Z danych Ministerstwa Rodziny i Polityki Społecznej wynika, że w ubiegłym roku ponad 56 tysięcy dzieci trafiło do pieczy zastępczej - między innymi do Katarzyny i Tomasza Blarów, którzy od lat przed potrzebującymi dziećmi otwierają swój dom.

- (Chcemy - przyp. red.) pokazać im, jak funkcjonuje normalny dom: bez przemocy, alkoholu, bez głodu, bez brudu. Po prostu, żeby pokazać że można żyć inaczej - zaznacza Katarzyna Blar, rodzic zastępczy.

Łącznie w domu państwa Blarów jest 11 dzieci. Na pikniku w Zgierzu małżeństwo chciało pokazać, czym jest rodzina zastępcza.

- Jesteśmy zwykłymi rodzinami, tylko trochę większymi.
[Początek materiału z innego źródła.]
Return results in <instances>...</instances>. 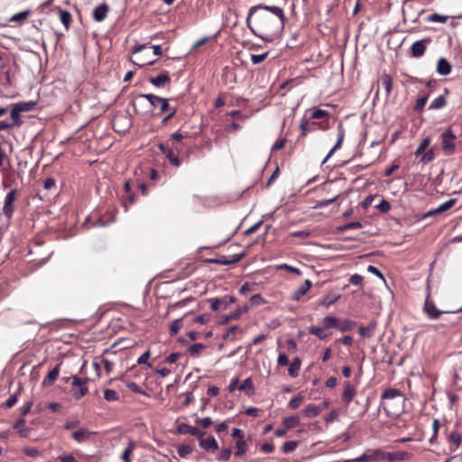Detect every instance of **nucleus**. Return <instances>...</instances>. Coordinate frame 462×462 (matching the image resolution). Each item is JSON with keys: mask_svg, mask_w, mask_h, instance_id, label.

Nasze dzieci nie są jakieś inne - podkreśla pani Katarzyna.

Rodzicielstwo zastępcze a adopcja

Żeby zostać rodzicem zastępczym, trzeba przebrnąć przez całą procedurę badań psychologicznych i wywiadów środowiskowych, ale chętnych przybywa w Polsce z roku na rok.

Nad założeniem rodziny zastępczej zastanawia się pani Anna. - Ja myślę, że jest to potrzeba, która jest aktualnie w tych czasach powodowana tym, że jest mnóstwo dzieci, które potrzebują naszego wsparcia - mówi kobieta.

Dom zastępczy to też praca, za którą rodzice dostają wynagrodzenie, ale nie to przynosi im największą satysfakcję.

- Nagrodą przede wszystkim jest to, co mogą dać dzieci: ich uśmiech, ich wrażliwość, ich empatia. To są nieocenione wartości - zwraca uwagę Aleksander Kartasiński, prezes Fundacji Happy Kids.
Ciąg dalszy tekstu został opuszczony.